Kitas fordern „echte“Notbetreuung
In einem offenen Brief an NRW-Familienminister Joachim Stamp (FDP) haben sich die 13 Leiterinnen der Kindertageseinrichtungen im Evangelischen Bildungswerk Duisburg über die neuen Regelungen beklagt.

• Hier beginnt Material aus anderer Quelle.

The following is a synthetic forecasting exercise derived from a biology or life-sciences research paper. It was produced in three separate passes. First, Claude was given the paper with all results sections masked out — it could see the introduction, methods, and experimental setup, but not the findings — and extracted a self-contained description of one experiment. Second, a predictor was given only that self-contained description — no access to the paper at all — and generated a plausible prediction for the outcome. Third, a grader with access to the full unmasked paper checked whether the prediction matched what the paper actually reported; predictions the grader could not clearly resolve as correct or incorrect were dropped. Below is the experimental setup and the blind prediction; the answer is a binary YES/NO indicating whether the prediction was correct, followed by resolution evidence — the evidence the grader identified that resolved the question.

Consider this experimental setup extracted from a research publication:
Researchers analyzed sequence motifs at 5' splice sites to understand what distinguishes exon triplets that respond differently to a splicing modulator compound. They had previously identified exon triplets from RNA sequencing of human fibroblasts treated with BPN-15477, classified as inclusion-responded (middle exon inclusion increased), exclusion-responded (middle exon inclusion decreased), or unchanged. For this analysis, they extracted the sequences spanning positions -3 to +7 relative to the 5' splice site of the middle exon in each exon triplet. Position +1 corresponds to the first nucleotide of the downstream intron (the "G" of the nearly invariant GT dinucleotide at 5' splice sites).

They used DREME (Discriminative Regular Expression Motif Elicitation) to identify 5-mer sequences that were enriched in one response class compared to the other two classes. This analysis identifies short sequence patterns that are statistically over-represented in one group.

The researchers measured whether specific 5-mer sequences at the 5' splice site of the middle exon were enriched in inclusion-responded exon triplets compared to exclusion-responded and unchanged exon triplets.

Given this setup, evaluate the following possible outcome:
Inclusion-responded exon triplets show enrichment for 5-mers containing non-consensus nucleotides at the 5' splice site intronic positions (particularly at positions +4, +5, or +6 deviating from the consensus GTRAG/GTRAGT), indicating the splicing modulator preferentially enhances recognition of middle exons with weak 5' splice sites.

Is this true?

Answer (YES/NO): YES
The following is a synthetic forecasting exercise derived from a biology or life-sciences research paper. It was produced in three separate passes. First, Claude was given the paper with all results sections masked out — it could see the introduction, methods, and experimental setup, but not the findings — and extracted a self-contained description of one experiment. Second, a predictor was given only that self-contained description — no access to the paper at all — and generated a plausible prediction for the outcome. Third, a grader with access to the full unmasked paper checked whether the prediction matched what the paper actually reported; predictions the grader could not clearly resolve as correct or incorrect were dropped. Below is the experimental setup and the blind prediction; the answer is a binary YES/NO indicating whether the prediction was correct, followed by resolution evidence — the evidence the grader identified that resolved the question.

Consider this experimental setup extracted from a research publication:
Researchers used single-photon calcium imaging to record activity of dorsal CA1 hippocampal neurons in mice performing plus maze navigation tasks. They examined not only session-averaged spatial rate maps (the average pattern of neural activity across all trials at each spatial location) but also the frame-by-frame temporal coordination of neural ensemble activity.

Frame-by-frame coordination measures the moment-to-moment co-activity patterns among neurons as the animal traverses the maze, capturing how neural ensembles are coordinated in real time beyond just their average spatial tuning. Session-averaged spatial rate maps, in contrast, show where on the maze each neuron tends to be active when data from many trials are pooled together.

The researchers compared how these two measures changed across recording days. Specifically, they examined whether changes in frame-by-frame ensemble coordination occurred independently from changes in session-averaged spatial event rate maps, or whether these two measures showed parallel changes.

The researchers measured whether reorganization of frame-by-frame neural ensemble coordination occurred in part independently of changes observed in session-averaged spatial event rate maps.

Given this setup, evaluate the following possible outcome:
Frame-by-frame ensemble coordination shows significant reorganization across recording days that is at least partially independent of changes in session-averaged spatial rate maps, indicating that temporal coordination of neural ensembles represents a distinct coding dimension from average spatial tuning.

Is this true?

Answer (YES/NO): YES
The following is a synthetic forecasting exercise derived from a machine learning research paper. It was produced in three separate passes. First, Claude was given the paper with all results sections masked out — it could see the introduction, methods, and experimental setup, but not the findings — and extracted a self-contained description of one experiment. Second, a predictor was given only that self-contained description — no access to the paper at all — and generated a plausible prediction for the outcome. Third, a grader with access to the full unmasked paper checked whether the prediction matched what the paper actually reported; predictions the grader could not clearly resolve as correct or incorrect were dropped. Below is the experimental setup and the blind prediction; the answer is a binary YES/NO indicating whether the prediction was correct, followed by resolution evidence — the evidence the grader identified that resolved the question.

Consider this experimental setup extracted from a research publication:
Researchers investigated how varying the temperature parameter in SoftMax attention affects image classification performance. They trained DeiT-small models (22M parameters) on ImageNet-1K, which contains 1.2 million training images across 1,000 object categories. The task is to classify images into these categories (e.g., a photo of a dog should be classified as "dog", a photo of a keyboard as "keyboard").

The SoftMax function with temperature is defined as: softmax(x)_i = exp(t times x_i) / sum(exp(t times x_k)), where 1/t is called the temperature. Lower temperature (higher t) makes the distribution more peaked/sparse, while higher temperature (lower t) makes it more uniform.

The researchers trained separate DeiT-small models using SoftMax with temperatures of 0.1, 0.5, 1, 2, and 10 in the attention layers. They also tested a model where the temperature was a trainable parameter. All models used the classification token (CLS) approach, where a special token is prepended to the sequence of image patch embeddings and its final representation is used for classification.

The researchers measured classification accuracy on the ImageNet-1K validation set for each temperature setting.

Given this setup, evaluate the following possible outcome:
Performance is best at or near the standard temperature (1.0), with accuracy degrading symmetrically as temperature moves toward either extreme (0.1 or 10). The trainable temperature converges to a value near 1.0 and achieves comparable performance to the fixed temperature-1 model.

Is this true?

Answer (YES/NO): NO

Auch in Duisburg wird die von NRW-Familienminister Joachim Stamp (FDP) verordnete Regelung umgesetzt: Die Kinderbetreuung in den Kitas soll nur noch dann in Anspruch genommen werden, wenn eine Betreuung nicht anders sichergestellt werden kann. Darauf wies die Stadt am Freitag hin. Für den Fall, dass die Betreuung in Anspruch genommen wird, müssen die Eltern eine „Eigenerklärung“vorlegen, mit der sie bestätigen, dass sie auf die Notbetreuung angewiesen sind.
Für die 13 Leiterinnen der Kitas im Evangelischen Bildungswerk Duisburg ist dies der berühmte Tropfen, der das Fass zum Überlaufen bringt. Sie haben einen offenen Brief an den Minister geschrieben. „Mit den entsprechenden Schreiben aus dem Ministerium an die Eltern und Träger von heute Morgen müssen wir feststellen, dass die Präsenzbetreuung trotz der hohen Inzidenzzahlen fortgesetzt wird und es eine Notbetreuung in der vom Familienministerium beschriebenen Form de facto nicht gibt. Die Schreiben sind ein Schlag ins Gesicht all der Beschäftigten in den Kindertageseinrichtungen, die seit einem Jahr ihr Bestes für Eltern und Familien geben“, heißt es darin.
Ihr hauptsächlicher Vorwurf: Das erklärte Ziel des Ministers, die Kontakte auch in den Kindertageseinrichtungen zu reduzieren, könne so nicht erreicht werden. Die Kontaktreduzierung sei nicht möglich, da es „keine wirkliche Begrenzung und Regelung für die Inanspruchnahme des Betreuungsangebotes“gebe. Eltern sollen ihr Kind nur dann in die Kita geben, wenn ihre Betreuung nicht anderweitig sichergestellt werden kann. Das ist hauptsächlich dann der Fall, wenn beide Eltern berufstätig sind. In diesem Fall müssen die Eltern eine „Eigenerklärung“abgeben. „Das wäre, als wenn wir uns selbst eine Arbeitsunfähigkeitsbescheinigung ausfüllen würden und eine Woche zuhause bleiben“, heißt es in dem Brief der Kita-Leiterinnen. Stamp selbst hatte am Freitag noch erklärt, die Eigenerklärung sei für die Eltern „eine hohe Hürde“.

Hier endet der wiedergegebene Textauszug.